Dummett on implicature

Speranza

Dummett on implicature -- "Damn it!"
--- by JLS
------ for the GC.

'dumb' it?

From Dummett's

"Can Analytic Philosophy Be Systematic, and Ought It To
Be?",

in Truth and Other Enigmas, p. 444-445

cfr.

http://groups.google.com/group/fa.analytic-philosophy/tree/browse_frm/month/2001-11/0ebba3424c2f84f8?rnum=61&_done=%2Fgroup%2Ffa.analytic-philosophy%2Fbrowse_frm%2Fmonth%2F2001-11%3F#doc_0ebba3424c2f84f8

Tapper describes it, rightly, as "an unusually blistering critique" by Dummett, 'to turn up the heat a little':

Dummett writes:

"The rejection of generality, the insistence

on concentrating on

the 'use' of each individual sentence, led to the giving of accounts

of 'uses' which were remarkably superficial, even when subtle."

"They

were superficial, because they employed psychological

and semantic

concepts which a theory of meaning has no right to presuppose as

already understood, since it can be expected to explain them."

"What

else, after all, could anyone do but invoke such concepts if

presented with some complex sentence and asked to describe its 'use'?"

## Supplied information
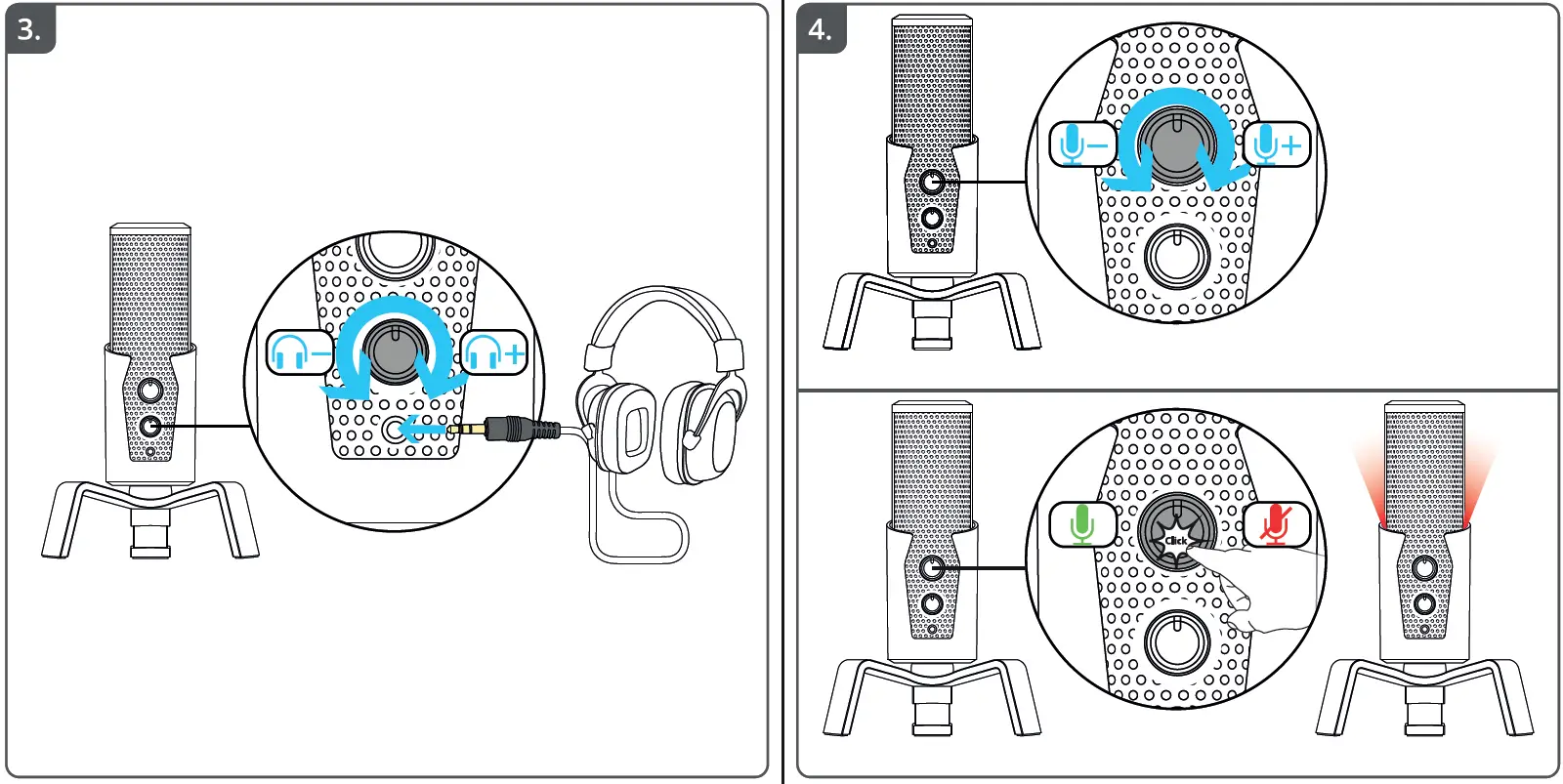 3.

4.

Click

## Exercise aim
Continue the post on Dummett and implicature from the point where it stops.

## Answer to this task
"So they would freely employ such a notion as that

of expressing an

attitude, or conveying a belief, or rejecting a question, without the

slightest consciousness that it is the business of the philosophy of

language what it is to do any one of these things."


"Nowhere is this

more evident than is the constant use that was made of the concepts

of truth and falsity, as needing no explanation."

"For these are

concepts that have their home in the theory of meaning, which will

have been fully elucidated only when we have understood the role

which they have to play in a correct theory of meaning for a

language."

"And yet they were employed in descriptions of 'use', and

disputes were conducted over whether they should be applied to this

or that sentence, under given conditions, or at all, not merely as if

it were perfectly clear what is the connection between truth and

meaning, but as if there were nothing to be known, and hence nothing

capable of being said, about that connection."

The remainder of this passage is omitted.